# [Directions for this task]
All lines from the one containing "genus: Ursus" through the final line of the entries are to be written out verbatim; no other line is to be included.

# [Provided data]
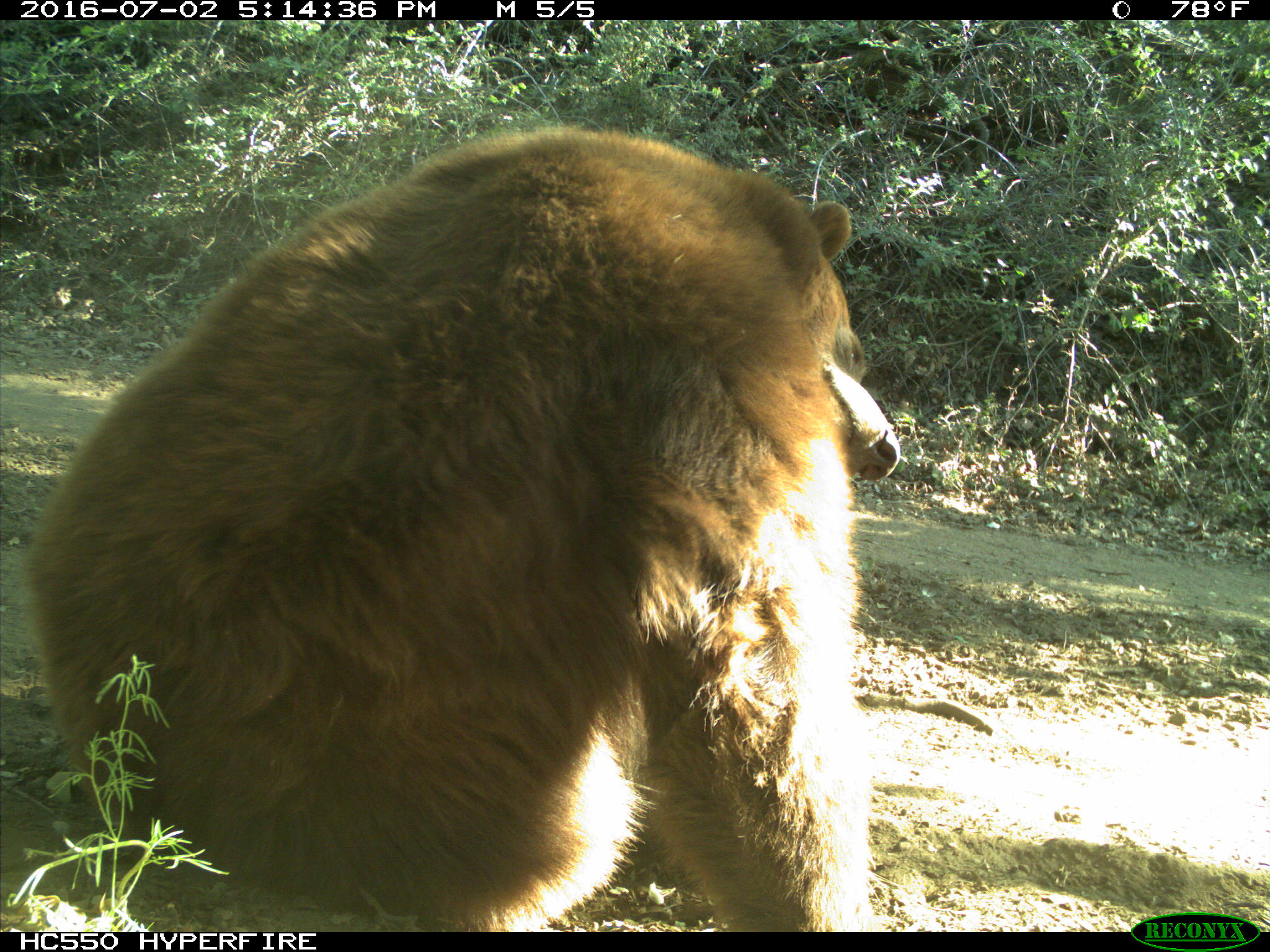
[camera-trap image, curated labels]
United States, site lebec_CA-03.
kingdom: Animalia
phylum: Chordata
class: Mammalia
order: Carnivora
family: Ursidae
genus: Ursus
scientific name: Ursus americanus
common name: american black bear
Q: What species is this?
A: Ursus americanus (american black bear).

# [Written response]
genus: Ursus
scientific name: Ursus americanus
common name: american black bear
Q: What species is this?
A: Ursus americanus (american black bear).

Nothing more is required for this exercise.